Structure will commemorate town’s history, culture
Henri Dill is a wisp of a woman with twinkling, intelligent eyes who calls you “dear,” accompanied by a light touch on your arm with her fingertips.

The diminutive Dill is the owner of Engelberg Antiks in Mt. Angel and Engelberg Antiks II on Liberty St. in downtown Salem. She also is the director of a Mt. Angel project that soon will place the country’s tallest (49 feet) glockenspiel into the clock tower of the new Edelweiss Building, currently being constructed on Charles Street in downtown Mt. Angel.

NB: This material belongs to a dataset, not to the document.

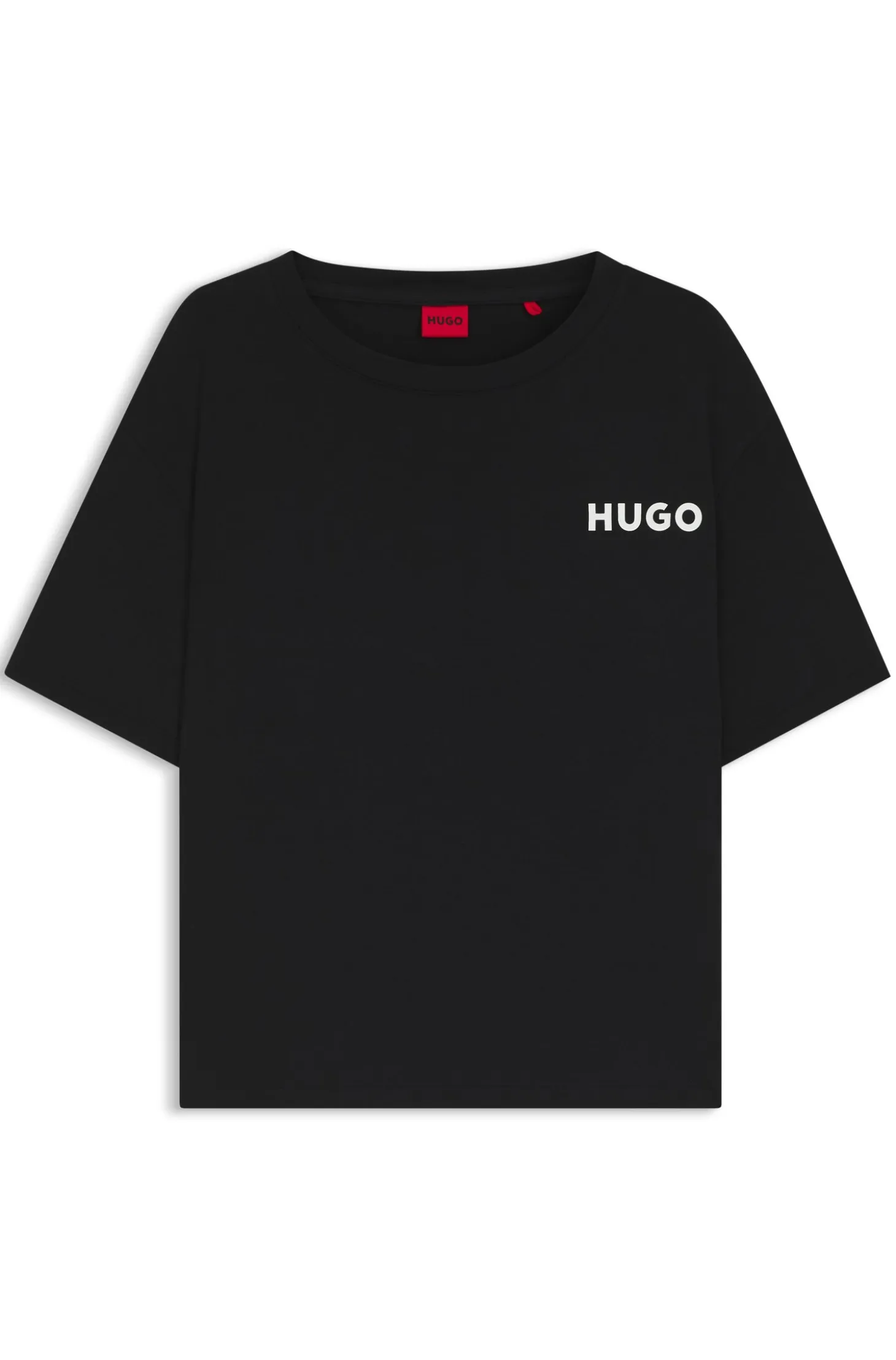 Relaxed-fit stretch-jersey pyjama T-shirt with contrast logo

In early August, she was in the final stretches of getting together the Glockenspiel’s seven carved basswood figures: Papa Oom-Pa, tuba-man; Mr. and Mrs. Robert Zollner, pioneer Mt. Angel community leaders; a Kalapuya brave; Mt. Angel Abbey’s Prior Adelhelm Odermatt; Mathias Butsch, an early Mt. Angel builder; Sister Bernadine Wachter of the Benedictine Sisters Convent, and children on a garden swing.

If you don’t already know that all of this activity is connected to the 39th Annual Mt. Angel Oktoberfest, you haven’t noticed what the national travel and tourism industry has noticed since 1967 — one of the most authentic and lively Bavarian harvest festivals in the country.

Although the building will be completed later in the year, the Glockenspiel’s figures, powered by a specially built gear mechanism and given voice through local talent, will have its debut “performance” on September 14.

But first a bit of history:

“Glockenspiel” is German for “playing of bells,” and the name actually refers to a musical instrument similar to a xylophone. The term “glockenspiel,” though, has been co-opted by the well-known bells-and-moving-figures mechanisms placed into churches or other buildings. The best-known and most famous of them all is the Rathaus-Glockenspiel in Munich, Germany.

Traditionally, glockenspiels have been built to celebrate historic and cultural events. Munich’s tells the ancient story of Bavaria’s military and communal past with its 32 life-sized moving figures, bell music and chimes.

The Mt. Angel Glockenspiel similarly is meant to tell the story of this small Swiss-Bavarian-German community in the heart of the mid-Willamette Valley.

Each “performance” lasts exactly six entertaining minutes — at 10 a.m., 1 p.m., 4 p.m. and 7 p.m. every day (as well as midnight on Oktoberfest evenings).

After the large clock strikes the hour, the Kalapuya brave will appear from behind closed doors, bells will chime and a song with drums will play.

Then, in order, and always after bell music, the pioneer couple appears, accompanied by Mt. Angel community members’ recorded playing of fiddle tunes and sound effects; Matthias Butsch to a local woodwind trio and quintet; Prior Adelhelm to the chanting of Mt. Angel Abbey monks; Sister Bernadine to the singing of Benedictine Convent nuns; and “Papa Oom Pa” to a local polka band.

The production ends after the children swing to the song, “Edelweiss,” sung by children from St. Mary’s Grade School.

Dill said the Glockenspiel’s total cost of about $50,000 has been provided almost entirely by the people of Mt. Angel.

“The Mt. Angel Oktoberfest contributed $9,030; $5,000 came from the community foundation, and the current descendants of the Butsch and Zollner families — who still live in the community — have funded their ancestors’ figures,” Dill said.

The community foundation will own the Glockenspiel figures and its works when the project is completed, she said.

The top two and a half floors of the Edelweiss Building — painted but not currently occupied — later will contain “affordable senior housing,” operated by the Marion County Housing Authority.

Dill and her husband, Ernest, own the bottom floor of the building. The Gasthaus Restaurant, Jamie’s Barbershop, one other small retail store and the latest iteration of Engelberg Antiks will occupy the other available space there.

“The Glockenspiel will be the story of the history of Mt. Angel,” Dill said. “The carving work, the figures that represent important people in the history of the community, the music, the voices, the people who funded and worked on it, all of it is local.”